スプレッドシートのOSS代替比較【2026年版】Excel・Googleスプレッドシートを自社管理
オープンソースラボ編集部 ・ 2026年6月13日
Googleスプレッドシートは便利ですが、機密データをGoogleに預けることへの懸念や、オフライン動作の制限が課題になることもあります。オープンソースのスプレッドシートなら、データを自社サーバーで管理できます。
OSS スプレッドシートを選ぶ理由
- 機密の財務データ・顧客データを自社管理
- Googleアカウント不要でアクセス可能
- オフライン動作が可能な選択肢もある
- ビジネスロジックをスプレッドシートに組み込める
主要OSS比較表
| ツール | Google Sheets互換 | DB機能 | 共同編集 | 向く用途 |
|---|---|---|---|---|
| Grist | △ | ✅ スプレッドシート+DB | ✅ | データ管理・カスタムアプリ |
| OnlyOffice Docs | ✅ 高互換 | ❌ | ✅ | Officeドキュメント全般 |
| EtherCalc | △ | ❌ | ✅ | シンプルな共同編集 |
| Calc(LibreOffice) | ✅ 高互換 | ❌ | △ | デスクトップ向け |
各ツールの特徴
Grist はスプレッドシートとデータベースの中間的なOSSです。セルを通常のスプレッドシートのように使いながら、テーブル間のリレーション・ルックアップ・Pythonによる計算式が使えます。「Excelで管理していたデータをWebアプリ化したい」ニーズに最適。OnlyOffice(公式サイト↗)はMicrosoft Office形式(.xlsx/.docx/.pptx)との高互換性を持つOSSオフィスサービスです。Google Workspaceの完全代替として使えます。

取り組む課題:
(a) 抜粋の主要OSS比較表に載っているツールをすべて挙げよ。
(b) 抜粋によると、Gristの計算式には何を使えるか。
(c) 抜粋の「スプレッドシートのOSS代替」から「自社サーバーで管理できます。」までをそのまま書き写せ。
記録は抜粋とは別の出典から取ったものだ。

提供データ:
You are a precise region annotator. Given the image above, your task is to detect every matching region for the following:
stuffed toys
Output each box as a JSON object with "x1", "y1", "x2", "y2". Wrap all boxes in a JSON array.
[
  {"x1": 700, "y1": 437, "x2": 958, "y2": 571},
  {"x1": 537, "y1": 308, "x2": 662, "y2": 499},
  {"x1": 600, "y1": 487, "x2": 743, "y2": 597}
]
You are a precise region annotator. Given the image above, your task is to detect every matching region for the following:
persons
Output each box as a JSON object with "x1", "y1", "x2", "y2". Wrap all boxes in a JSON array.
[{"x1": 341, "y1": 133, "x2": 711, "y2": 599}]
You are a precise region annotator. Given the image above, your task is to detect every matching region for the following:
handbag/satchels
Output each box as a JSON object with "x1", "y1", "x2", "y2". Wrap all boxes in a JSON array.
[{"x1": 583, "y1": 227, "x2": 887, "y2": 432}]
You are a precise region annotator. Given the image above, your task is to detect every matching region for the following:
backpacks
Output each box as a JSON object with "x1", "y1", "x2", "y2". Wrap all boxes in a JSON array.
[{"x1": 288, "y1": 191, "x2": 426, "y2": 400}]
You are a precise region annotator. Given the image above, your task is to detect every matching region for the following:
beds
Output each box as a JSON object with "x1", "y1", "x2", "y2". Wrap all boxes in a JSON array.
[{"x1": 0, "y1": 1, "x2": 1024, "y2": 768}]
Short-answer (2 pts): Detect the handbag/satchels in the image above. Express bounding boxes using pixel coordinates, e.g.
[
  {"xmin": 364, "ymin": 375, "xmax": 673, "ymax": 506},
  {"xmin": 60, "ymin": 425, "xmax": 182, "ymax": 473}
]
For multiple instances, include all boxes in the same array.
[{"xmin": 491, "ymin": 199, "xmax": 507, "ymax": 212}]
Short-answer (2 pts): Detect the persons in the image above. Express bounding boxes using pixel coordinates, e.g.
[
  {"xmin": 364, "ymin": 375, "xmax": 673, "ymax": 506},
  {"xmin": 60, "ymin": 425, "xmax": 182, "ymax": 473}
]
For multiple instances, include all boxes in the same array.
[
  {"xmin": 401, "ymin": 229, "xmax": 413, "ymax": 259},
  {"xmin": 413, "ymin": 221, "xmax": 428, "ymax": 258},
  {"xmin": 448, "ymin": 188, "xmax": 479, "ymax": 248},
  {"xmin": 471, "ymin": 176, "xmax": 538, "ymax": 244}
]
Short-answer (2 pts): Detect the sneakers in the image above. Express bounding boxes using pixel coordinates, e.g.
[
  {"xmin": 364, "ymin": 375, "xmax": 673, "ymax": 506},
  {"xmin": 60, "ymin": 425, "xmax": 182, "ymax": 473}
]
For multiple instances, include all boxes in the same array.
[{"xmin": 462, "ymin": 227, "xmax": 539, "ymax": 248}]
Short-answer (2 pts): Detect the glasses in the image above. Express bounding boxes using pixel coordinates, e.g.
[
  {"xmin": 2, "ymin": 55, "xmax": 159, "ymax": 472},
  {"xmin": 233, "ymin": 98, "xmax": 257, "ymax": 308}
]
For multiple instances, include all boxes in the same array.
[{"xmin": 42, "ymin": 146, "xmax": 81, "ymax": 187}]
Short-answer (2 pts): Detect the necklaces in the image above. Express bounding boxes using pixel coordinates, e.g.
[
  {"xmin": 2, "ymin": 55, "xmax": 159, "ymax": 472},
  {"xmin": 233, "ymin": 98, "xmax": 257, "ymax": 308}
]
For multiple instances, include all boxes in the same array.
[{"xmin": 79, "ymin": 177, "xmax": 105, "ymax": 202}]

解答:
(a) Grist、OnlyOffice Docs、EtherCalc、Calc(LibreOffice)

(b) Pythonによる計算式が使える。

(c)
スプレッドシートのOSS代替比較【2026年版】Excel・Googleスプレッドシートを自社管理
オープンソースラボ編集部 ・ 2026年6月13日
Googleスプレッドシートは便利ですが、機密データをGoogleに預けることへの懸念や、オフライン動作の制限が課題になることもあります。オープンソースのスプレッドシートなら、データを自社サーバーで管理できます。